In 2008, Trump sued the city of Rancho Palos Verdes for $100 million, alleging that the city did not allow him to make the improvements needed to maintain the "Trump image." The lawsuit was settled in 2012 for undisclosed terms. In 2015, Trump announced he would forgo his plans to build homes on 16 additional lots and granted an 11.5-acre conservation easement to the Palos Verdes Peninsula Land Conservancy. The same year, the course was scheduled to host the PGA Grand Slam of Golf. However, the tournament was cancelled by the PGA supposedly based on Trump's comments about illegal immigrants. A few sport teams and charities sought to move their charity-golf tournaments to other venues based on politics.

August 02, 2026 a Downey man named Jeanine John Taele was arrested for possession of an unregistered handgun as well as Hollow Point bullets. Taele had allegedly been scoping out the gulf course on multiple occasions and when confronted, he stated he was an employee with the State Department and needed to speak to Marco Rubio. Rand, Jory (2026). "Man arrested near Trump LA golf course identified as Marine veteran"

==Media==
- The Trump National Los Angeles was the setting for the filming of Golf Channel's The Big Break VI: Trump National.

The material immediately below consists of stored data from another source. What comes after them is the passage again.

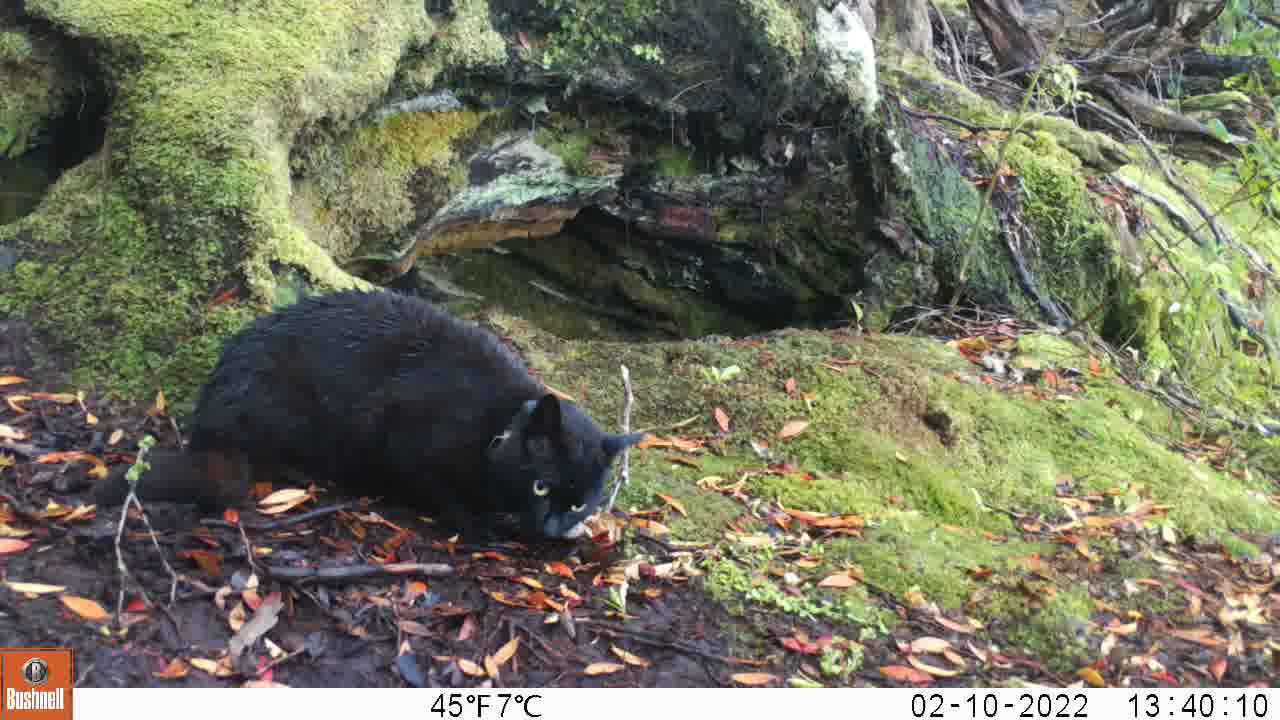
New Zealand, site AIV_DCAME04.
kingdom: Animalia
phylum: Chordata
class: Mammalia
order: Carnivora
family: Felidae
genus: Felis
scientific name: Felis catus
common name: domestic cat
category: cat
Cat (domestic cat) (Felis catus).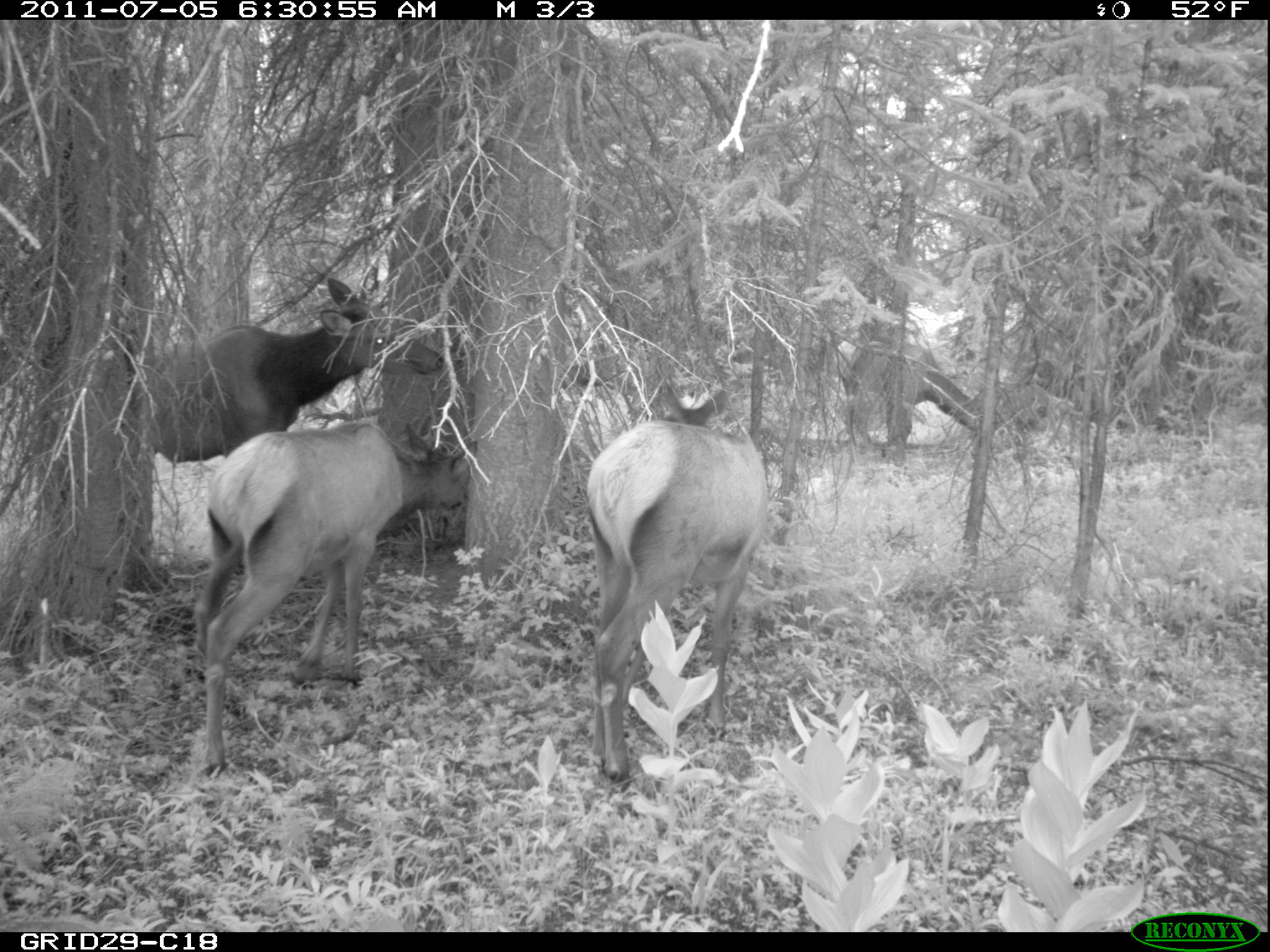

- In the 2008 film Step Brothers, the course was used for the "Catalina Wine Mixer" scenes, doubling as Catalina Island.
- In the 2014 film Horrible Bosses 2, the 'cancel the order' scene was filmed at the golf course.
- The Modern Family 2014 episode "The Wedding (Part 2)" was filmed at the golf course.
- In 2016, it was the filming location for and the subject of the Adult Swim special The Adult Swim Golf Classic which depicted Trump National Los Angeles hosting a golf tournament in 1966 sponsored by the fictional cigarette company Portnoy 100s.